Mon père travaillait sur les quais. Il a eu une vingtaine d'accidents du travail. Par là, peut-être, je garde les yeux grands ouverts sur la réalité telle qu'elle est. Ma mère m'a appris une langue étrangère et le goût de la réminiscence, tant il est vrai qu'elle souffrait du mal du pays. J'ai réussi mes études probablement pour faire plaisir à mes parents.

Je crois en la responsabilité qui existe dans le fait d'être un intellectuel : être une force de proposition pour un public. Pour un public signifie à l'attention d'un public, mais aussi à la place d'un public. Responsable donc et ... porte-parole.

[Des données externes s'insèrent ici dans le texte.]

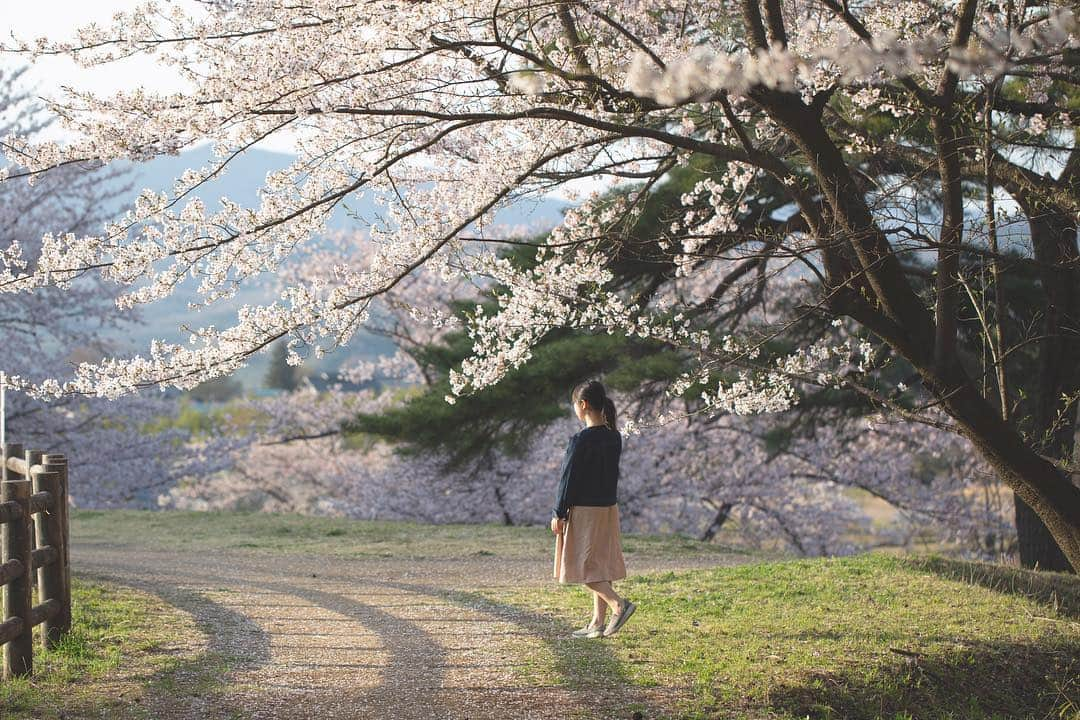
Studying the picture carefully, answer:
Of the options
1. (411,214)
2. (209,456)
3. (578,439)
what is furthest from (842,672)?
(209,456)

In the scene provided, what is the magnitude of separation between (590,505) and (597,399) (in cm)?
55

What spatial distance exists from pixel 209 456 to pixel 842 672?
15.0 metres

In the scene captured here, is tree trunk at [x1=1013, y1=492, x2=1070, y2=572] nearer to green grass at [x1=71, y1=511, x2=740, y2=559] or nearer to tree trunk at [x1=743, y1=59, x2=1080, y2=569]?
green grass at [x1=71, y1=511, x2=740, y2=559]

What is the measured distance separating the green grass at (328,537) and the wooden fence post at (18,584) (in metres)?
5.25

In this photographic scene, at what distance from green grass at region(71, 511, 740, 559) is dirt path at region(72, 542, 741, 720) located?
90cm

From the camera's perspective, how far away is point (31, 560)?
4758 millimetres

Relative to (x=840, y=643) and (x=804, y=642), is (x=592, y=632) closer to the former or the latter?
(x=804, y=642)

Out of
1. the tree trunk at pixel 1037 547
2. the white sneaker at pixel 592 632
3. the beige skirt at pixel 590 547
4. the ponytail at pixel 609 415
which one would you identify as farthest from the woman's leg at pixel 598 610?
the tree trunk at pixel 1037 547

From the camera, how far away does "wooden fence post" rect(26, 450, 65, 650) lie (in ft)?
16.5

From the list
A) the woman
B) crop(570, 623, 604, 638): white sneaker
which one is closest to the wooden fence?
the woman

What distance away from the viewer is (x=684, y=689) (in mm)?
4570

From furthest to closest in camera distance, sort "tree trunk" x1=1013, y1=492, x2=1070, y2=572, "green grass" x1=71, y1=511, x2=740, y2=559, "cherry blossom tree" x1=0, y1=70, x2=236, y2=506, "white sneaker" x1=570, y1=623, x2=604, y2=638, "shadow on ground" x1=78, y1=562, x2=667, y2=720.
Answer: "cherry blossom tree" x1=0, y1=70, x2=236, y2=506, "green grass" x1=71, y1=511, x2=740, y2=559, "tree trunk" x1=1013, y1=492, x2=1070, y2=572, "white sneaker" x1=570, y1=623, x2=604, y2=638, "shadow on ground" x1=78, y1=562, x2=667, y2=720

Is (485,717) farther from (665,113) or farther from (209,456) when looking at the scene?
(209,456)

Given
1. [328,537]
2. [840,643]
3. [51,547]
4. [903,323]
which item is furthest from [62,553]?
[328,537]
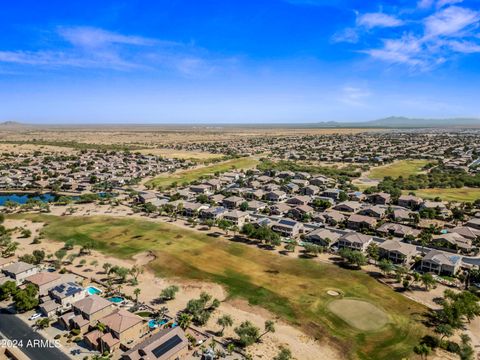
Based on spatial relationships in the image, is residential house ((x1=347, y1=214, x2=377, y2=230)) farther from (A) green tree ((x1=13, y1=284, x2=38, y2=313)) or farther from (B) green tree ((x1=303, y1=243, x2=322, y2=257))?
(A) green tree ((x1=13, y1=284, x2=38, y2=313))

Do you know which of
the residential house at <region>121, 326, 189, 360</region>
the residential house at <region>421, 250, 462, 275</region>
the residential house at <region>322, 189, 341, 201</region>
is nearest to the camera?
the residential house at <region>121, 326, 189, 360</region>

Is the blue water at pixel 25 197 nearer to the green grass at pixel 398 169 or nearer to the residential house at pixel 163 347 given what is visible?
the residential house at pixel 163 347

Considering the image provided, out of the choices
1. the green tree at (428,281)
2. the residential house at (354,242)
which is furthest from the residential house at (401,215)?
the green tree at (428,281)

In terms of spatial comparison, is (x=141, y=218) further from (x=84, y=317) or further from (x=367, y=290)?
(x=367, y=290)

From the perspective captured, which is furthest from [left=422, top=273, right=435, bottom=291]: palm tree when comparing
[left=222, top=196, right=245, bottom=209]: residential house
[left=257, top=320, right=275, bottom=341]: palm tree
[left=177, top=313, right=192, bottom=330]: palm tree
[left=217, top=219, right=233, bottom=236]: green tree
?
[left=222, top=196, right=245, bottom=209]: residential house

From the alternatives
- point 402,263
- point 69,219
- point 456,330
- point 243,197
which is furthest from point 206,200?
point 456,330

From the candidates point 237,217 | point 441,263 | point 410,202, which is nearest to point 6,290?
point 237,217
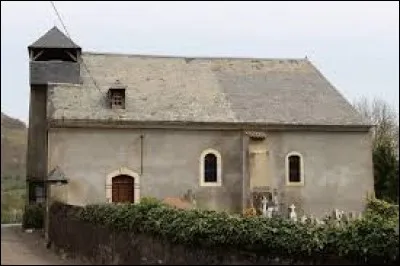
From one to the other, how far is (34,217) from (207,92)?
32.9ft

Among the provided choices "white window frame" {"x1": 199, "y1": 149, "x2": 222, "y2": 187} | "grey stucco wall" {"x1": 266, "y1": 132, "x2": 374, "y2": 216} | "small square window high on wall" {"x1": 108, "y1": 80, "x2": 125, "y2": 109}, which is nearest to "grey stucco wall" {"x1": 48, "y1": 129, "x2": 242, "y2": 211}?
"white window frame" {"x1": 199, "y1": 149, "x2": 222, "y2": 187}

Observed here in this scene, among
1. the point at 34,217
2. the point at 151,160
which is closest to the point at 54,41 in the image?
the point at 151,160

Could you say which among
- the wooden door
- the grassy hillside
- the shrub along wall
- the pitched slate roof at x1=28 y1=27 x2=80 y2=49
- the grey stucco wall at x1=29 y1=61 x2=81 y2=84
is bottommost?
the shrub along wall

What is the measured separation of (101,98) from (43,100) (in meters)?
3.41

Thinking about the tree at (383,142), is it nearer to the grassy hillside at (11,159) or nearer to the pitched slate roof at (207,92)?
the pitched slate roof at (207,92)

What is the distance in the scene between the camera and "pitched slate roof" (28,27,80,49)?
29.7 m

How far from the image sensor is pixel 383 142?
131ft

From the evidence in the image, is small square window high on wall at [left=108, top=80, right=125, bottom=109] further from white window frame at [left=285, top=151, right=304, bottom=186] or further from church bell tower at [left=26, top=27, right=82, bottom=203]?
white window frame at [left=285, top=151, right=304, bottom=186]

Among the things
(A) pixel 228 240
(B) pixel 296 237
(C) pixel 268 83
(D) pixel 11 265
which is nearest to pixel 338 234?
(B) pixel 296 237

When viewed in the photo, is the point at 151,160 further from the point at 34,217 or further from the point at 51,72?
the point at 51,72

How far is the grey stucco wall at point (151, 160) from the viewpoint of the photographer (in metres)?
26.2

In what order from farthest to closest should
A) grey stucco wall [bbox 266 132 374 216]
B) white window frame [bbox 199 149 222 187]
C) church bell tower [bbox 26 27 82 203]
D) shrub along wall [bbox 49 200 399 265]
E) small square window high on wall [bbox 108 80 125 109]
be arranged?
church bell tower [bbox 26 27 82 203]
grey stucco wall [bbox 266 132 374 216]
small square window high on wall [bbox 108 80 125 109]
white window frame [bbox 199 149 222 187]
shrub along wall [bbox 49 200 399 265]

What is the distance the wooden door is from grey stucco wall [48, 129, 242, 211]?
467mm

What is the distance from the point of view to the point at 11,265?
26.0ft
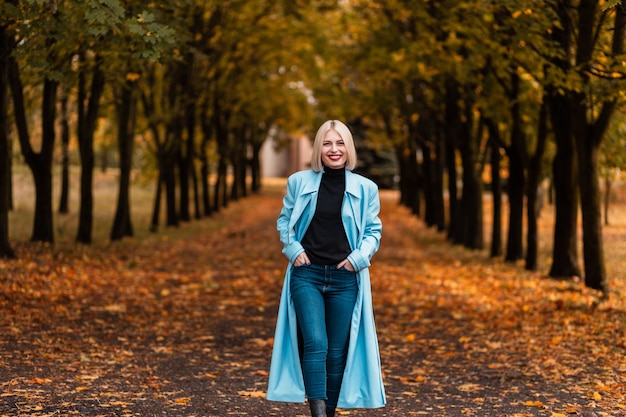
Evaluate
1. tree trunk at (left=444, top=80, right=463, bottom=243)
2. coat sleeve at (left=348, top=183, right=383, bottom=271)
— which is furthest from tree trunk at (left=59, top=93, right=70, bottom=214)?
coat sleeve at (left=348, top=183, right=383, bottom=271)

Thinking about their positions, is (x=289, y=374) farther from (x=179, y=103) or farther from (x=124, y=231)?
(x=179, y=103)

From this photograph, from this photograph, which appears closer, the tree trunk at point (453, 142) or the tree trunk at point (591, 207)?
the tree trunk at point (591, 207)

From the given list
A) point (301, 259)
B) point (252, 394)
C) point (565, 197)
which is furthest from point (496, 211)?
point (301, 259)

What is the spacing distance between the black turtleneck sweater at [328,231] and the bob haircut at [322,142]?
113 millimetres

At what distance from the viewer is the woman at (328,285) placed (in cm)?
596

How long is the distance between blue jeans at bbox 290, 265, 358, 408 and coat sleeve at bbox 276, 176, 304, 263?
0.13 metres

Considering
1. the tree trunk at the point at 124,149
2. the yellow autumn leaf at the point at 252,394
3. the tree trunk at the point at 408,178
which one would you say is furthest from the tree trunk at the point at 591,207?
the tree trunk at the point at 408,178

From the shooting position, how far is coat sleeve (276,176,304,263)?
590cm

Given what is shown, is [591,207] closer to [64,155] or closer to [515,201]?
[515,201]

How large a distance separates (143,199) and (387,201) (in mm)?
14602

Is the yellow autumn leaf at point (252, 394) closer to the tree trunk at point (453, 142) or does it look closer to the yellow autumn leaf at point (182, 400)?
the yellow autumn leaf at point (182, 400)

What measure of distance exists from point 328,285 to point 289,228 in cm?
40

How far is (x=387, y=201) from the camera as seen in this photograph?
5691cm

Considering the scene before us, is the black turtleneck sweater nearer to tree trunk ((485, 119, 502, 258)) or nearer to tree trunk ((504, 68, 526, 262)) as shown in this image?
tree trunk ((504, 68, 526, 262))
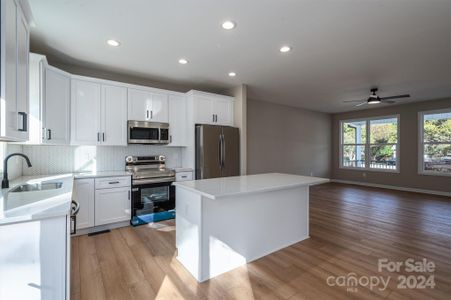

J'aime Brecht, Capra, Pasolini et Ken Loach pour ne citer qu'eux. Je ne travaille qu'avec des amis qui partagent mon point de vue. Cela me permet de perpétuer ma tribu originelle. Comme tous les pauvres, la solitude me tuerait. Marseille est mon langage (lumières et couleurs, architectures et costumes, mer et collines, corps et gestes...). L'art que j'aime le plus est enchâssé dans la réalité. Voilà pourquoi je ne tourne qu'à Marseille.

J'ai fabriqué des petits films avec de petits moyens sur les 'petites gens". Le grand monde, éloigné de la nécessité, me semble par là-même éloigné de toute humanité. Ceci dit, je ne confonds pas niveau élevé et ennui. J'essaie donc de rester en équilibre sur un fil entre discours et narration, entre émotion et intelligence, entre plaisir et attention."